Two years ago, TRIM5 was shown to be a potent, cytoplasmic inhibitor of infection by retroviruses, including HIV-1. Since then, there has been an explosion of papers providing genetic evidence that the carboxy-terminal SPRY domain of TRIM5alpha is required for specific recognition of the viral capsid. Our paper is the first to confirm this prediction using biochemical methods.

“We have demonstrated that human cells possess a protein (TRIM5alpha) which has evolved to bind and inactivate the core of invading retroviruses.”

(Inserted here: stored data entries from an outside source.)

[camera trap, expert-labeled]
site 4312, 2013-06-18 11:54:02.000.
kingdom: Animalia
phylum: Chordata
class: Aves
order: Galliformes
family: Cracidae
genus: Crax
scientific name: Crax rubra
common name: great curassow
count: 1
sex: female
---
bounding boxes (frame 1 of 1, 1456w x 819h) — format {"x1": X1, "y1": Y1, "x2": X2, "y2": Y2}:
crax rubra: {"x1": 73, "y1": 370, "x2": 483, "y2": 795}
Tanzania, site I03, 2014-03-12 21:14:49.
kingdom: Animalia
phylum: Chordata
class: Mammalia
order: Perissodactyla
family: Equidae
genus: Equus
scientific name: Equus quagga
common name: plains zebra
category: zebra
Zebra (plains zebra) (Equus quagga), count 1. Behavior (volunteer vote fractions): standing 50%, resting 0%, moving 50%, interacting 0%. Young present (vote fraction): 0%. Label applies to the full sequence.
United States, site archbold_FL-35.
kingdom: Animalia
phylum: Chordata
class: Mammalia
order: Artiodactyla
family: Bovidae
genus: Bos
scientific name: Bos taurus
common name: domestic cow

Conventional biochemical approaches by many groups failed to reveal TRIM5alpha binding to viral capsid. Sarah Sebastian, the graduate student who did the very clean and convincing experiments, demonstrated binding to TRIM5 in a SPRY-domain and capsid-specific manner by using intact virion cores. Sarah’s choice of experimental conditions was a successful synthesis of ideas and methods from the retrovirus biochemical literature.

We have demonstrated that human cells possess a protein (TRIM5alpha) which has evolved to bind and inactivate the core of invading retroviruses.

For about 15 years we have been attempting to identify host factors that regulate HIV-1 infection. Since our discovery 13 years ago that HIV-1 capsid interacts with a cellular protein called cyclophilin A, we have attempted to understand how this factor regulates HIV-1 infectivity.

In the course of these efforts, a screen of owl monkey cDNA by graduate student David Sayah discovered that HIV-1 infection is blocked by a TRIM5-cyclophilin A fusion protein expressed in this species (Nature 430:569). An independent screen by graduate student Matt Stremlau in the lab of Joe Sodroski discovered that rhesus macaque TRIM5alpha is an HIV-1 inhibitor (Nature 427:848).

Social: In 2006, AIDS is still a huge pandemic. Any information concerning virus replication or virus-host interactions has the potential to yield new treatments or preventive measures that might tilt the balance in a favorable direction.

Political: The experiments described above were funded by the NIH, through investigator-initiated RO1s. Until now, no country has been able to match the creative, independent research that has been possible in the USA. Current government policies concerning research funding, education, and immigration threaten to put an end to this proud tradition.